Write the next paragraph of the patent passage on coolant additive compositions and filters, picking up after its final sentence.

## Page excerpt
## Begin

In one embodiment, the filter includes a composition of the present
invention in a flowable semi-solid form or a non-flowable
semi-solid form. In accordance with the present invention a variety
of filters may be employed, for example, Fleetguard XWF 2127 Filter
(Fleetguard Part # 393292900) and Fleetguard XWF 2123 Filter
(Fleetguard Part # 393212000) however it is understood that such
examples are in no way limiting. In one example about 130 grams to
about 175 grams of the additive composition is placed into a filter
for later release into the cooling system.
[0045] It has been discovered that the additive compositions of the
present invention have the surprising effect of reducing the
detrimental effect of organic coolants on elastomers and/or
silicones of cooling systems. In one embodiment, the present
invention provides for a liquid media comprising a silica
stabilizer and a silica powder. In one embodiment, the liquid media
is a coolant, for example, an engine coolant.
[0046] Referring to FIG. 1, an additive assembly in accordance with
one embodiment of the invention is shown generally at 1. The
additive assembly 1 includes a housing 2 with an inlet port 3, an
outlet port 4, and a chamber 5 including coolant additive
composition 6 contained therein. The additive assembly 1 is adapted
to be placed at a suitable location along a coolant line, for
example, in a cooling system of an internal combustion engine.

## End

## Dataset content

## Begin

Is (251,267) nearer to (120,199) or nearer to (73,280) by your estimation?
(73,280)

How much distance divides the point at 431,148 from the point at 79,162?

## End

## Final result
Coolant flowing in the coolant line (not shown) will enter the
assembly inlet port 3, flow into the chamber 5 and contact the
coolant additive composition 6. The coolant additive composition 6,
as described elsewhere herein, may be formed to the inside of the
chamber by, for example, injecting or spraying the additive into or
onto the inside of the chamber while heated and in a flowable,
semi-solid form. After cooling, the composition becomes a
non-flowable semi-solid or a solid. Coolant having a portion of the
additive composition 6 dissolved therein then passes from the
chamber 5 through the outlet port 4.
[0047] Referring now to FIG. 2, another coolant additive assembly
in accordance with the present invention is shown generally at 10.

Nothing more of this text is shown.